As Steve Chapman notes in Drug Warriors in Retreat
So when Holder gave a speech announcing that the Justice Department would minimize the use of stiff mandatory sentences in some drug cases, it was reasonable to expect a storm of protests from Republicans accusing him of flooding our streets with crack dealers and meth heads.
Instead, the response bordered on the soporific. Sen. Ted Cruz of Texas, reported Politico, gently suggested that the administration “work with Congress on policies it wants to implement instead of consistently going around it.” Rep. Paul Gosar of Arizona, who has previously called for criminal prosecution of Holder, echoed Cruz’s view, while admitting that “reducing mandatory minimums may be good policy.”
Instead of tepid criticism, Sen. Rand Paul of Kentucky offered outright praise, calling the change “a welcome development.” Hardly anyone in the GOP cared to defend the merciless approach. At least when it comes to low-level, nonviolent drug offenders, both parties have lost their appetite for locking the cell and tossing the key.
I think there may have been some border sheriff who raised a stink about Holder’s announcement, but otherwise, silence.
Nobody in the media or politics (to the extent that they differ) was going to criticize this move. (Even prohibitionists supported it, since they’ve been forced by us to tack toward the kinder, gentler prohibition.) And believe me, that fact will be noticed by the lily-livered politicians who have good intentions, but are afraid to be seen as soft on crime.

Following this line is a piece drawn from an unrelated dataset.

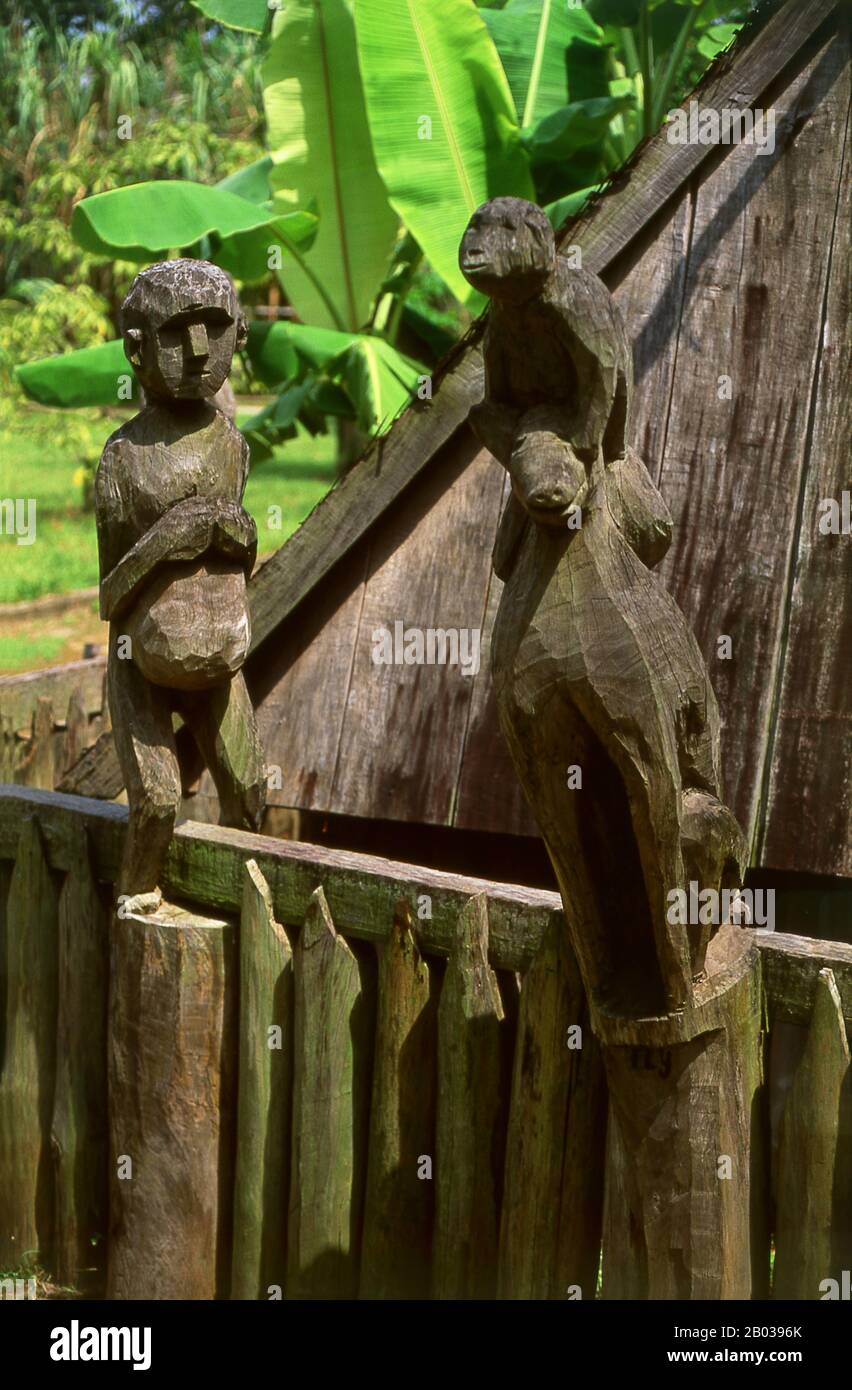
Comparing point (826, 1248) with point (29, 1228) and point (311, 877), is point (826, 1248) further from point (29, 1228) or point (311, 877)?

Holder’s statement is not an indication that the Obama administration wants to actually do something important about our serious incarceration problem (after all, Obama could easily commute sentences of prisoners who had received ridiculously long sentences, yet he has chosen to be very stingy in that area). It is, however, additional proof of a change in political climate that could very well embolden Congress or future Presidents.